Tuesday, January 28, 2020

AFTERWARD: Ofra Bloch's doc views the Israeli/Palestine conflict from an unusual, specific and highly engaging viewpoint


Opening in limited theatrical release earlier this month and already hitting home video, AFTERWARD, another in the very necessary and always problematic documentaries -- this one by first-time/full-length filmmaker Ofra Bloch -- addressing the ongoing conflict between Israel and the still-non-existent state of Palestine, proves to be one of the better examples in a seemingly never-ending parade.

And why should the parade end? Not, at least, until some kind of solution can be reached that provides justice to both sides.

Ms Bloch, shown at left and born in Israel to parents who escaped the Holocaust, tells us early on that she originally wanted to be a filmmaker but instead became a psychologist living and working in New York City. With Afterward, she uses -- and very well, too -- both skill sets to create a documentary that is smartly filmed and filled with intelligent people wrestling with seemingly insoluble problems.

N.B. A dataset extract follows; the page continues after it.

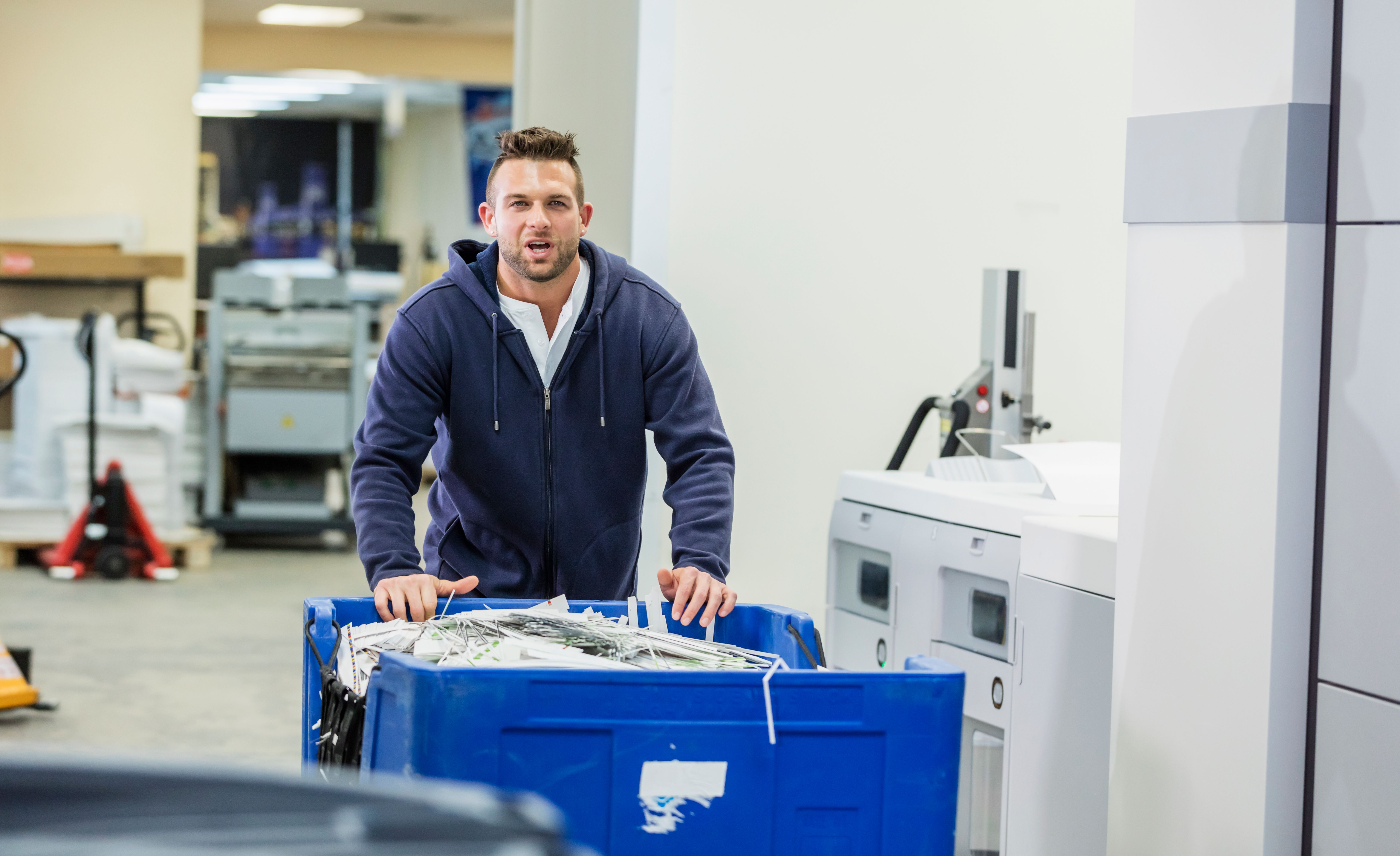 Man in printing factory with recycling bin, paper scraps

Bloch speaks with an ex-Neo-Nazi German skinhead who calls the experience 'unreal' -- this conversation with an Israeli Jew. She asks the right questions and chooses choice moments to zero in and make the most of them, sometimes by exploring further, other times by simply leaving them alone.

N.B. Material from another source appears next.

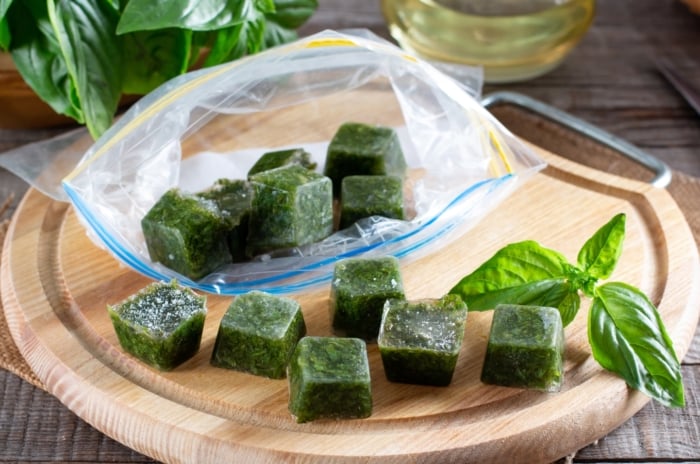 Ice cubes with frozen basil leaves glisten on a wooden table beside fresh sprigs, showing an easy way to freeze garden herbs for later use.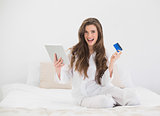 Joyful casual brown haired woman in white pajamas shopping online with her tablet pc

As an Israeli Jew, she also understands that she must give more than equal time to the Palestinians to help balance out the wrongs Israel continues to heap upon them. "I grew up hating the Germans," she explains, "but we knew that when the next Holocaust came, it would be at the hands of the Arabs."  With this kind of history drummed into children, little wonder so many adult Israelis think, feel and behave the way they do.

Early in the doc and again toward the end, we hear this: Whenever Palestinians want to discuss the occupation, the history of the Holocaust is brought up to silence them. TrustMovies himself has heard this very "argument" raised where lives in South Florida in a predominantly Jewish community, and he has to admit it drives him a little crazy each time it is used as a kind of end-of-conversation excuse. But Bloch goes deeper into the question whenever possible in her interviews with both adult Germans (for instance, the woman, above, whose father was a young officer in the Nazi SS)

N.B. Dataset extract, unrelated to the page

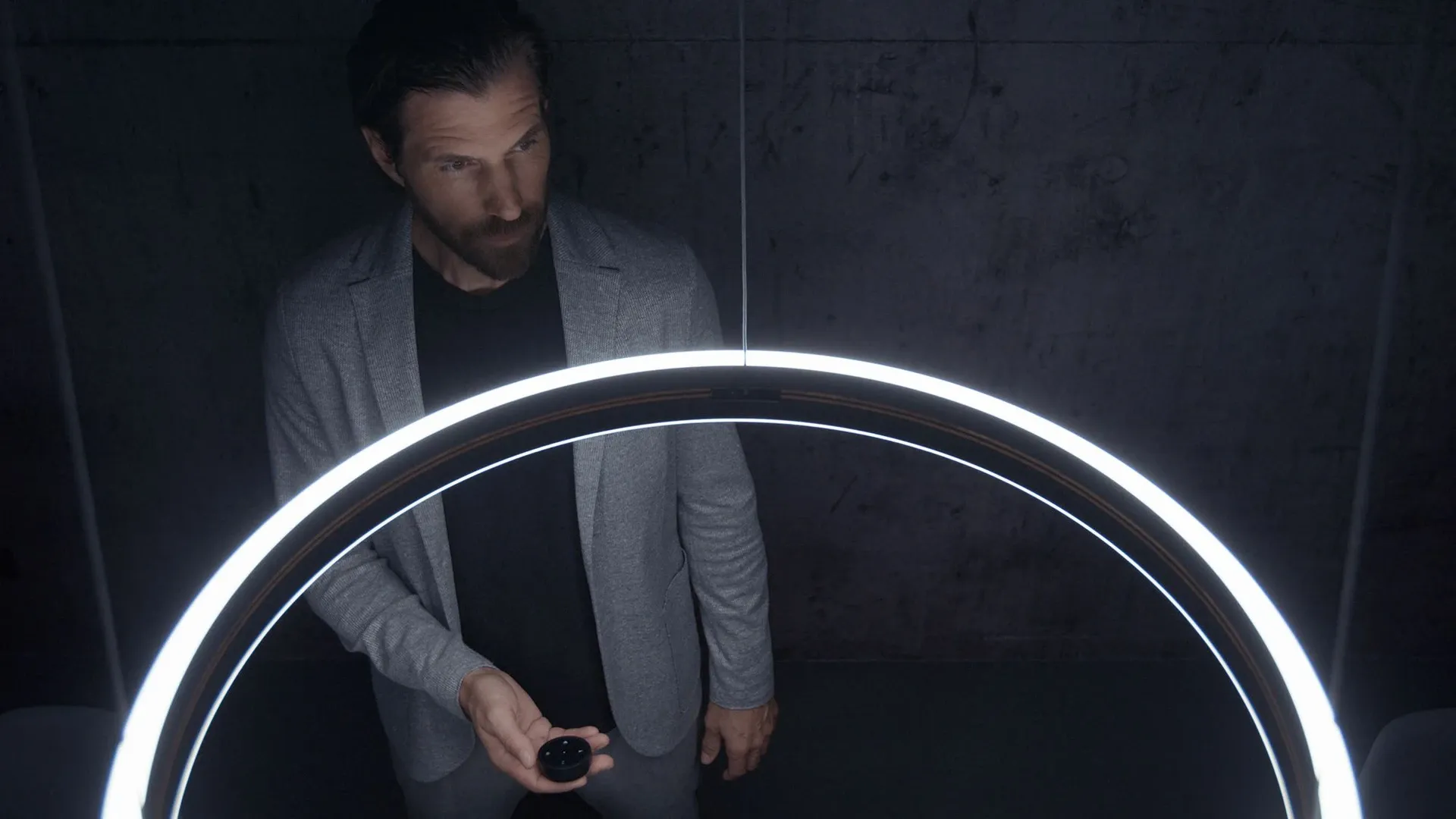 Mann unter modernem, ringförmigem LED-Licht, steuert die Leuchte mit einer Fernbedienung – stilvolle Beleuchtung in dunkler Umgebung.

and the psychologist (above) and the photographer (below), two of the several Palestinians with whom the filmmaker has lengthy and insightful conversations. Among the surprising, provocative things we hear is that Palestinian freedom fighters/terrorists (pick your favored description) are choosing their current targets more humanely: soldiers rather than civilians. Yet soldiers, as Bloch points out along the way, are human beings, too.

Bloch's expertise is in the area of trauma, and she offers some interesting information in this arena, too. But for all the intelligence and humanity on display, the documentary may make you feel even more strongly that the situation is only growing worse and that no solution is possible. Jews born in Israel, notes Bloch, are the new Jews: those who would never submit to the enemy and would instead kill. Still, an one interviewee says late in the film, "Somehow, meaning must be gleaned from all this." Amen to that.

From 1091 and running 95 minutes, Afterward, in English, German, Arabic and Hebrew (with English subtitles as needed), hits Digital and On-Demand today, Tuesday, January 28 -- for purchase and/or rental. Note: The film is currently playing here in Boca Raton, Florida, at the Living Room Theaters for a week-long run.